EXERCISE REQUIREMENTS: Format the lines of the entries from the one containing "What distance separates" through the last line, inclusive, as a numbered list, leaving out any blank lines.

======

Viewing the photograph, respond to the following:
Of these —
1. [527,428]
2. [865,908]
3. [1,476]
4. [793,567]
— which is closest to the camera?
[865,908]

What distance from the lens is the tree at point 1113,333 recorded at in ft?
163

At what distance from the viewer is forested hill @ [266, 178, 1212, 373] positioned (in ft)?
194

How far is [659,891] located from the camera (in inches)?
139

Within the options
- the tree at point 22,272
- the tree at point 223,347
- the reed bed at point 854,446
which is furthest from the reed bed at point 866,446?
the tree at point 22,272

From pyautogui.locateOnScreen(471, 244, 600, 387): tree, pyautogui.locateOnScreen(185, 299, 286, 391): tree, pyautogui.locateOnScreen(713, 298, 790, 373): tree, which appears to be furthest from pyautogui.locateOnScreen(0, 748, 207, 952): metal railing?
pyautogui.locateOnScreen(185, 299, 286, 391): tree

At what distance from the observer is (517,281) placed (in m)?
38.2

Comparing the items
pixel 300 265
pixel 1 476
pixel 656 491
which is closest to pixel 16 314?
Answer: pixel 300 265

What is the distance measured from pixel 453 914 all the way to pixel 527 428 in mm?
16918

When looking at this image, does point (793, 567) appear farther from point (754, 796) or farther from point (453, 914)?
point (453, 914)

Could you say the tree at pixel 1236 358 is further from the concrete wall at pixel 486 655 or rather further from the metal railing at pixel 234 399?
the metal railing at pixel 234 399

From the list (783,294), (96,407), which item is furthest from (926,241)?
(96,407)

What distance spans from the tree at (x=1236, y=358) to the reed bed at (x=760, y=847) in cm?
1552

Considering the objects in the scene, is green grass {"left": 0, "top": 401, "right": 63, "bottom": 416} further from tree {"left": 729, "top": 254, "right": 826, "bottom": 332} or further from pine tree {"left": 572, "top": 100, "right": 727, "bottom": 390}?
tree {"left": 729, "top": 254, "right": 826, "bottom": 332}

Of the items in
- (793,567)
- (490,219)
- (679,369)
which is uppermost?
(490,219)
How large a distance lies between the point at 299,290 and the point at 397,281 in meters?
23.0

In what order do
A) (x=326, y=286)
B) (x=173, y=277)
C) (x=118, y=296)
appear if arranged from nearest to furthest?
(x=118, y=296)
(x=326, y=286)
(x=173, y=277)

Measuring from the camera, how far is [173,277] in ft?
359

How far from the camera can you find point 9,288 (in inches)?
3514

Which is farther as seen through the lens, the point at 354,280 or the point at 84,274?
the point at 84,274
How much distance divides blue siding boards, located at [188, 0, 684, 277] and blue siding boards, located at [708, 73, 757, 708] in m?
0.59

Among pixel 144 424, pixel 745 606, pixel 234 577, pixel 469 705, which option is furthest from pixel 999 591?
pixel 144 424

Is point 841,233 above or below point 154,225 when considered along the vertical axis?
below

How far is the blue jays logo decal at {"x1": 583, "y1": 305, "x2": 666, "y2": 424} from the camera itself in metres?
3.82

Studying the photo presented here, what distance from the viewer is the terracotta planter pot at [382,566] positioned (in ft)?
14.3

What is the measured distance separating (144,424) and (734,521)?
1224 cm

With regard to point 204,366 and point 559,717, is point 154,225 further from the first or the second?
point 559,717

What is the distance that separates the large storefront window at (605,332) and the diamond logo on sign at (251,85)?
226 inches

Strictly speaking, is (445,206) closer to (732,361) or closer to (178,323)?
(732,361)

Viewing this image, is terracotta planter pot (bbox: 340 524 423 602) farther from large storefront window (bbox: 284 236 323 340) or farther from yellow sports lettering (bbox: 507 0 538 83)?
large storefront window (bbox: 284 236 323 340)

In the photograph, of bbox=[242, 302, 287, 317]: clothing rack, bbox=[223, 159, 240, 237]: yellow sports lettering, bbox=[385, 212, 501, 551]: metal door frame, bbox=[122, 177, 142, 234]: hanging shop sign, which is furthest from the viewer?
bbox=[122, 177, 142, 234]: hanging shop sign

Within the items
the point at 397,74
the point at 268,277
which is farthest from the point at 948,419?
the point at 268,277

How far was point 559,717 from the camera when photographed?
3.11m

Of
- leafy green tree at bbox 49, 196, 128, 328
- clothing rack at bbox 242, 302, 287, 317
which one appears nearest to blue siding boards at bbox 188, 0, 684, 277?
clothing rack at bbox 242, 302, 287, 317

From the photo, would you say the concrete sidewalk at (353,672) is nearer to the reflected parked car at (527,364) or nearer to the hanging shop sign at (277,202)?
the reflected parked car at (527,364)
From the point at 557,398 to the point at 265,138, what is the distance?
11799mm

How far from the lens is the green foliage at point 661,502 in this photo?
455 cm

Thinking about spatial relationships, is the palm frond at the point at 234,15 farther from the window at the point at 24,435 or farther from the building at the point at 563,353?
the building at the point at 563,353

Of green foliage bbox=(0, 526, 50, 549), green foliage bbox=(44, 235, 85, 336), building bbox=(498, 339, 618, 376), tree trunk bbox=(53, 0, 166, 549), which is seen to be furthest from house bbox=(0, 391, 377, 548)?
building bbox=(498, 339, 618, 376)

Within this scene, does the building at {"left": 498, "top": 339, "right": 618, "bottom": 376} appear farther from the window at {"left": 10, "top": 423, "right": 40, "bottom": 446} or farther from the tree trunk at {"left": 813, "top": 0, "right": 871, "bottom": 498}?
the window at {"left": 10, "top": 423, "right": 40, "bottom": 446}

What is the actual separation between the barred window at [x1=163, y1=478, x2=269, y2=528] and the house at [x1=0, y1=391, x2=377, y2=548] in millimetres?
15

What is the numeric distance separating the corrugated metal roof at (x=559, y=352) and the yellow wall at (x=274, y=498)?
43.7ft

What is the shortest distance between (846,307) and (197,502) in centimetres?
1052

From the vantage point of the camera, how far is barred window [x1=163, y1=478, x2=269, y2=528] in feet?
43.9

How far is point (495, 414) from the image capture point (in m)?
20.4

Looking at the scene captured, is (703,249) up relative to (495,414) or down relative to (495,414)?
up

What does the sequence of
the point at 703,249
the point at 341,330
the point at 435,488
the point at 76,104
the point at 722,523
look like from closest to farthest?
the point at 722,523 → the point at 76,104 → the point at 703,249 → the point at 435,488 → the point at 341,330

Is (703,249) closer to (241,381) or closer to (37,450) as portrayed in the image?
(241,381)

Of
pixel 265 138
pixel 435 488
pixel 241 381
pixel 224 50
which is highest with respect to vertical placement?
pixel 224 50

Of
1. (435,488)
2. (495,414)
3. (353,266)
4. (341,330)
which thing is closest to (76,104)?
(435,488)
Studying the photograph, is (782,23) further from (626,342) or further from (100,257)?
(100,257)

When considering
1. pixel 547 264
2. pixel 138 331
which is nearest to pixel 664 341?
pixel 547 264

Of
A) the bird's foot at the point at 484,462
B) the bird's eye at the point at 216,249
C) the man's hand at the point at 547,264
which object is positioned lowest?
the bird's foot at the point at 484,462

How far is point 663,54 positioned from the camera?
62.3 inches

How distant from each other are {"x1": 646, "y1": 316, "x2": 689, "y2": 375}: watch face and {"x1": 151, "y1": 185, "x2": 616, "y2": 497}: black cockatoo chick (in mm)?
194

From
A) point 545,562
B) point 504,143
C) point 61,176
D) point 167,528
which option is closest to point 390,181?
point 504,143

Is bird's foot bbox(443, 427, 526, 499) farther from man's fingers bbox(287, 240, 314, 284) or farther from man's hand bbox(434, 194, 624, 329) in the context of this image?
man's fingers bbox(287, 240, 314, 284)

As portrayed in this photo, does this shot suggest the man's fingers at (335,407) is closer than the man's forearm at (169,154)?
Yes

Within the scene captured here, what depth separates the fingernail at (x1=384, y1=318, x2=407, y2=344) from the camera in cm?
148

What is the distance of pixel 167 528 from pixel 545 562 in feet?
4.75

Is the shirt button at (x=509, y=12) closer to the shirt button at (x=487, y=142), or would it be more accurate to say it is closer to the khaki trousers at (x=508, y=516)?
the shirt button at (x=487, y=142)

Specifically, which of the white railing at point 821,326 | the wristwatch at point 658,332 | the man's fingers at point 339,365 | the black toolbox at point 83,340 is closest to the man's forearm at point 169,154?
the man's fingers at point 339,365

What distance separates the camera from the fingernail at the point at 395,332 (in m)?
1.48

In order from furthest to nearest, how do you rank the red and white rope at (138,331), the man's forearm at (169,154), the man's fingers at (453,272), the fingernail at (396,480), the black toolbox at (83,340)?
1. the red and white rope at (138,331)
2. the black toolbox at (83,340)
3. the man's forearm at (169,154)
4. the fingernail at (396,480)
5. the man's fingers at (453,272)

======

TASK ANSWER:
1. What distance separates the camera from the fingernail at the point at 395,332 (in m)?
2. 1.48
3. In order from furthest to nearest, how do you rank the red and white rope at (138,331), the man's forearm at (169,154), the man's fingers at (453,272), the fingernail at (396,480), the black toolbox at (83,340)?
4. 1. the red and white rope at (138,331)
5. 2. the black toolbox at (83,340)
6. 3. the man's forearm at (169,154)
7. 4. the fingernail at (396,480)
8. 5. the man's fingers at (453,272)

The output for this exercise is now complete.